The COVID-19 pandemic has made clear the weaknesses in US medicine that result from stinting on pay for cognitive care, Goodson said. Many specialists dedicated to performing a narrow set of procedures have been largely sidelined during the crisis.

"We are understaffed to deal with this crisis," Goodson said. "We are now seeing the consequences of a dysfunctional system of physician payment."

People enrolled in Medicare have more difficulty finding new primary care physicians than they do specialists, MedPAC said in a March 2020 report on its telephone survey. MedPAC said 85% of this group reported having had no problem finding a specialist, whereas only 72% said the same about finding a new primary care doctor. MedPAC staff noted that this difference is reflected in past MedPAC surveys about access to care.
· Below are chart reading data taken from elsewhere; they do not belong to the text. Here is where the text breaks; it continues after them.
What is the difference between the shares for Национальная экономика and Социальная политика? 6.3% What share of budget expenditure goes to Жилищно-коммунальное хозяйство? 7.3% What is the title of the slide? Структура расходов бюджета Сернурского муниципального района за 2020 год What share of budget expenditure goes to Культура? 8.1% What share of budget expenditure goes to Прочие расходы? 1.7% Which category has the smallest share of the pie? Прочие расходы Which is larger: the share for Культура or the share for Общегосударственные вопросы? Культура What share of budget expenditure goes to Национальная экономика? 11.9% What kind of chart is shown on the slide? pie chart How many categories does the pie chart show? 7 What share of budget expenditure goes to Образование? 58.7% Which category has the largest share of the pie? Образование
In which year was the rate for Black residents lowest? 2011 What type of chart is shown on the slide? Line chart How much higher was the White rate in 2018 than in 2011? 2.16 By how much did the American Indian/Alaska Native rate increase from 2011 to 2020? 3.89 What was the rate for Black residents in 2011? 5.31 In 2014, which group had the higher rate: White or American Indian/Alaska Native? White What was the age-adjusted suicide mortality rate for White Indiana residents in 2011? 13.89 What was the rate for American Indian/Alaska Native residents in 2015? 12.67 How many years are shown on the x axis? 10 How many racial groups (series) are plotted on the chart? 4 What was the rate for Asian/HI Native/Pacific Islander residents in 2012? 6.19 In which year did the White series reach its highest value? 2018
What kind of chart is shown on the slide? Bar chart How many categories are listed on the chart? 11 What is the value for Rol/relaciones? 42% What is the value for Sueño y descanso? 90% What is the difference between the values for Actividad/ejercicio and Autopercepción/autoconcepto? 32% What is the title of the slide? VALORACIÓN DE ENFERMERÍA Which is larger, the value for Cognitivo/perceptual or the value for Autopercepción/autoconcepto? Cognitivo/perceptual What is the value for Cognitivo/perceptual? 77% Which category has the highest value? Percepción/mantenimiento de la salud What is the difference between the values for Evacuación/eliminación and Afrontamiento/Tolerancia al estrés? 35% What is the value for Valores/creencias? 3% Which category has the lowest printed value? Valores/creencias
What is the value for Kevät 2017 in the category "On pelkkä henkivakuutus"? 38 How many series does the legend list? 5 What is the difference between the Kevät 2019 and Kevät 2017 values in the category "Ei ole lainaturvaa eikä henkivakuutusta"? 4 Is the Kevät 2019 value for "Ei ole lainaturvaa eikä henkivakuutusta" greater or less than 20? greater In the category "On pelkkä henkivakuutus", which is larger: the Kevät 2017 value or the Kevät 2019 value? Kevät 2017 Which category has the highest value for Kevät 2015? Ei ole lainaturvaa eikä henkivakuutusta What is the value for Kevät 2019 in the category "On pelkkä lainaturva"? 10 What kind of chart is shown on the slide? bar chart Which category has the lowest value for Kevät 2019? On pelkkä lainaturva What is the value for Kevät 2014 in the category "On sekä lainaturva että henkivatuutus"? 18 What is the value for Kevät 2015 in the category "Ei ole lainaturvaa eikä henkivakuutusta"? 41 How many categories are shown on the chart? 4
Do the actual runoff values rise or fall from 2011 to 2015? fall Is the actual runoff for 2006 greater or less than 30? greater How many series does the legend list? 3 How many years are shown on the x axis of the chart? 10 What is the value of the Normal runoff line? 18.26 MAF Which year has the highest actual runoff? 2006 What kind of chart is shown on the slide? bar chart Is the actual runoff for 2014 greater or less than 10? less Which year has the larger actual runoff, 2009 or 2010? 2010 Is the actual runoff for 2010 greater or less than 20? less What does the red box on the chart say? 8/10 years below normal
"We've evolved toward a workforce that is focused on procedures and interventions," Goodson said. "I would argue we need more balance overall."

Another vocal advocate for raising primary care pay, Jacqueline Fincher, MD, of Thomson, Georgia, offered a recent example to illustrate how a skew favoring procedures can shortchange patients. Fincher, who also is president of ACP, has been in practice in rural Georgia for more than 30 years.

"My patients and I have grown old together, so I know them," Fincher said. But she was not consulted when one of her long-time patients was transferred from a local hospital to a larger one in a neighboring city. The woman, who is in her 90s, had been in hospice care for 3 months because of congestive heart failure. She needed to be placed in a nursing home or an assisted living facility after her daughter could no longer properly care for her, Fincher said.

"Instead, she got tens of thousands of dollars of cardiac workup, with the final diagnoses of congestive heart failure and failure to thrive," Fincher said.

With Medicare as a driver, the healthcare system is geared toward paying for episodes of care and funneling patients to specialists, she said. It's not surprising that a cardiologist seeing an elderly patient will consider what heart tests or procedures may be needed, Fincher said.

"As my husband likes to say, 'You go to the Waffle House, you get waffles,' " Fincher said.

"More and more people are having trouble finding a primary care physician who can act as the quarterback of the team and coordinate specialists instead of passing the patient from specialist to specialist," Fincher said. "Nobody is looking at the whole patient."

Kerry Dooley Young is a freelance author based in Washington, DC.